- DATASET RECORDS:
■ ■ ■ ■ ■

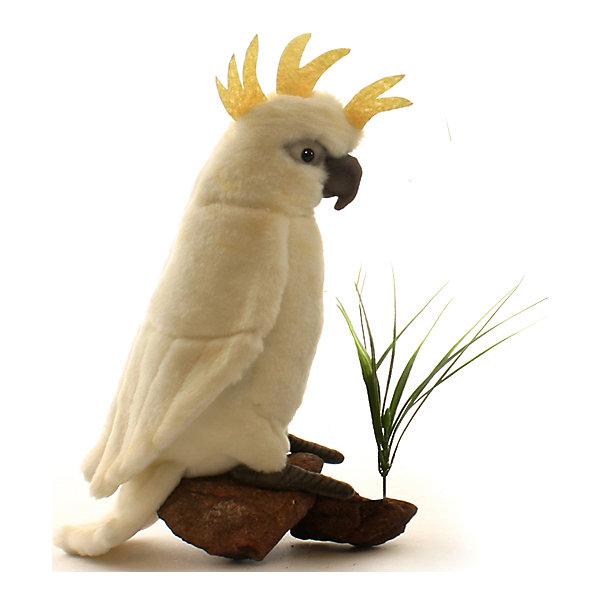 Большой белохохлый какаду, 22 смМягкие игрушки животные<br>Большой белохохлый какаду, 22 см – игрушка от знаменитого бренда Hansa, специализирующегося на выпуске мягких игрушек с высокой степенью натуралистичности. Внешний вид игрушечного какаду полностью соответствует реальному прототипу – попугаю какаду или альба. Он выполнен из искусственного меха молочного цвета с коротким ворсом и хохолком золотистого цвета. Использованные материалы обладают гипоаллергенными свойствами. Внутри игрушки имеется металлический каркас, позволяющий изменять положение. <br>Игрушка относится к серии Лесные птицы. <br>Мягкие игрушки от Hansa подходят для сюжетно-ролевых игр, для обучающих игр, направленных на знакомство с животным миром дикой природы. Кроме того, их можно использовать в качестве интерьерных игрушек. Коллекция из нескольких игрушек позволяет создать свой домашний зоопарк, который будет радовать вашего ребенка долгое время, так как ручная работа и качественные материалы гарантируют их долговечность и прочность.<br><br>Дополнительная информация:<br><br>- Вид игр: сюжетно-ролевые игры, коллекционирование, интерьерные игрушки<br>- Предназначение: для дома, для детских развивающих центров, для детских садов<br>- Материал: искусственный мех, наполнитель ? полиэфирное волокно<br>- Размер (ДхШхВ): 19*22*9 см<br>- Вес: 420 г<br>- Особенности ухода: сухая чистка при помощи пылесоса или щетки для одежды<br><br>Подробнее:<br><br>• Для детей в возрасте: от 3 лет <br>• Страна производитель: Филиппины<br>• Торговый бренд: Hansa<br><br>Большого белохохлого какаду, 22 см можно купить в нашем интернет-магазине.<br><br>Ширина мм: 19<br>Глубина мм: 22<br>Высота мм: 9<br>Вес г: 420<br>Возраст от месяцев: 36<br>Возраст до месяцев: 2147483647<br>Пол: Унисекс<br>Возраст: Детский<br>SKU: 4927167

■ ■ ■ ■ ■

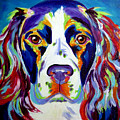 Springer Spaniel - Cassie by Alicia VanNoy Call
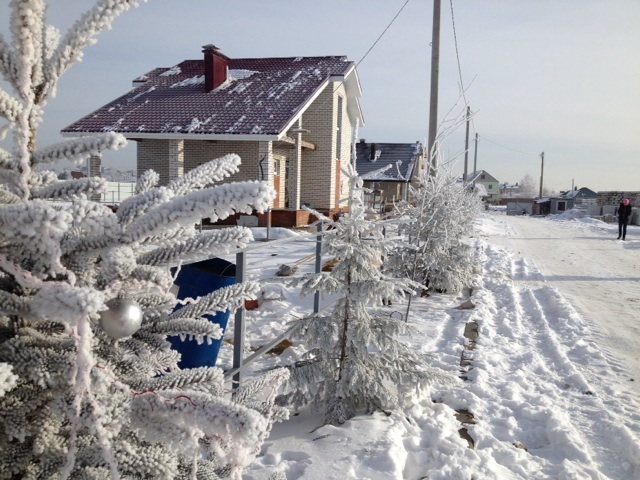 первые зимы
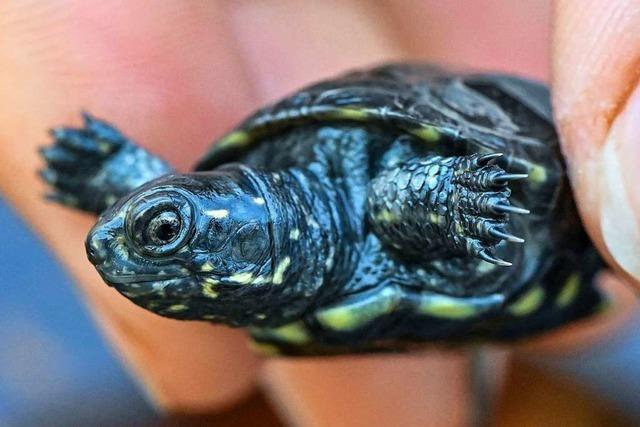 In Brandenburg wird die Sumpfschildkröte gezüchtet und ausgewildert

■ ■ ■ ■ ■

- WORK INSTRUCTION:
Pictures are to be left out. Write out only the lines above starting at the one with "Springer Spaniel - Cassie" and ending at the one with "In Brandenburg wird", both lines included, exactly.

- SOLUTION TO THE EXERCISE:
 Springer Spaniel - Cassie by Alicia VanNoy Call
 первые зимы
 In Brandenburg wird die Sumpfschildkröte gezüchtet und ausgewildert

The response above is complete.